Saat mendengar cerita si bapak tentang anak gadis satu-satunya itu dan saat aku tahu apa yang dilakukannya setelah ia sekolah, aku jadi teringat tokoh Sonia Marmeladov dalam novel Crime and Punishment-nya Fyodor Dostoevsky itu. Meski tentu saja perihal keseharian Santi dan Sonia tidak sama, namun, setidak-tidaknya, dunia Santi dan Sonia-nya Dostoevsky itu menggambarkan situasi yang sama. 

“Kenapa kamu membantu ibumu?” tanyaku.

“Biar aku punya uang untuk sekolah” jawabnya. 

Ia selalu menjawab dengan tangkas setiap pertanyaan yang kuajukan padanya.
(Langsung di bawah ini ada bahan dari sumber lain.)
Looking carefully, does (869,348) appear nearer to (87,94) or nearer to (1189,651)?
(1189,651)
Ia begitu jujur dan polos yang membuatku semakin prihatin, dan aku khawatir rasa ibaku kepadanya justru akan merendahkan ketegarannya sebagai seorang gadis belia yang hidup dalam lingkungan yang terbilang cukup keras dan memprihatinkan untuk gadis seusianya, yang kehidupannya tentu saja tidak sama dengan anak-anak para pejabat, sebagai contohnya. 

Karena khawatir ia merasa takut, aku pun tak berlama-lama untuk berbicara dengannya dan menanyakan sejumlah pertanyaanku kepadanya, sebab memang ada rasa ingin tahuku tentang bagaimana gadis sepertinya menjalani hidup di lingkungan yang terbilang semrawut dan apa pendapatnya tentang hidup yang ia jalani itu. 
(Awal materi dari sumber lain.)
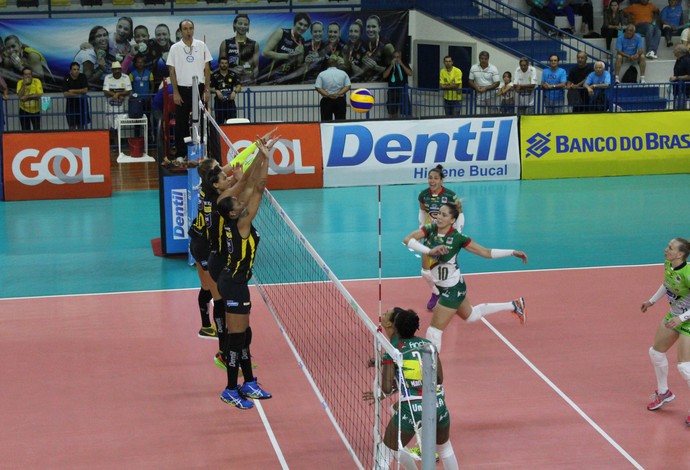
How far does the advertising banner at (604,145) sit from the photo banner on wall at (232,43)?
7.53m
Ia boleh dikatakan gadis yang cukup cantik dan cerdas. Matanya hitam besar, dan rambut hitamnya lurus lebat. Gadis belia yang memiliki wajah oval, yang aku yakin akan menjadi perempuan cantik untuk waktu 10 tahun berikutnya. “Ah, tapi bukan tugasku untuk terlampau peduli dengannya, di saat aku sendiri sedang bertarung dengan peruntungan nasibku sendiri,” bathinku ketika ia menjadi subjek yang membuat pikiranku tiba-tiba sibuk. 

Haruslah kuakui, meski pekerjaan mewawancara orang-orang di sejumlah tempat telah beberapa kali kulakukan sebelum-sebelumnya, rasa-rasanya di tempat itulah aku merasa yang paling cukup melelahkan dan menguras tenagaku. Mungkin karena harus berjuang dengan cuaca yang telah bercampur dengan bangkai-bangkai sampah dan gang-gang becek yang bila tak kutahan-tahan, niscaya aku telah beberapa kali muntah. 
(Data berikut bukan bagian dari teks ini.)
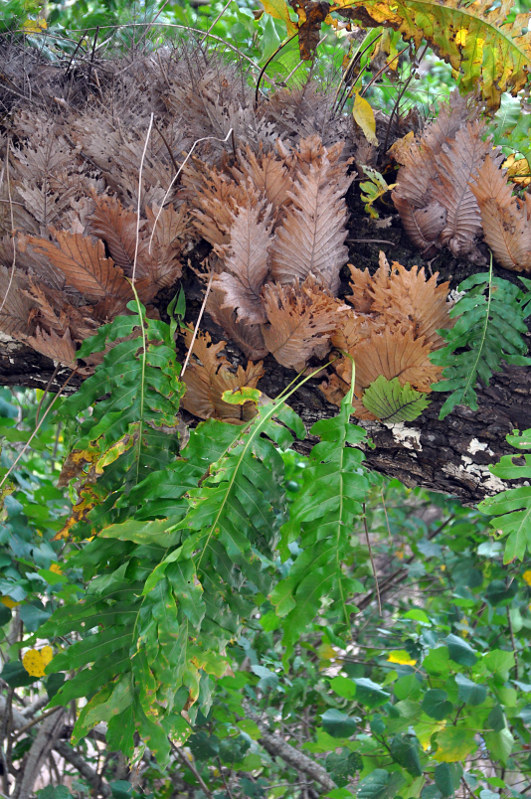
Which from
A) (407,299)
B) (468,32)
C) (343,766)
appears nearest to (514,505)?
(407,299)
Rasa pening pun menyerang kepalaku saat aku berjalan menyusuri gang-gang yang dirundung gerimis itu. Rasa jenuh dan lelah itu pun harus ditambah dengan lalu-lintas Koja yang padat, sementara kali-nya yang berwarna hitam itu tak kalah asamnya menyebarkan bau tak sedap seperti di lingkungan kumuh di mana aku melakukan wawancara dengan si bapak yang berusia 40-an tahun dan anak gadisnya, yang mengingatkanku pada tokoh Sonia Marmeladov dalam novel Crime and Punishment-nya Fyodor Dostoevsky itu. 

Kutinggalkan rumah sederhana beratap seng yang hanya memiliki tiga ruangan itu meski langit masih saja meneteskan butiran-butiran air yang membuat kepalaku terasa berat, juga dingin angin yang membuat tubuhku terus menggigil di saat aku terus melangkah dengan sepasang sepatu yang terasa lembab dan basah.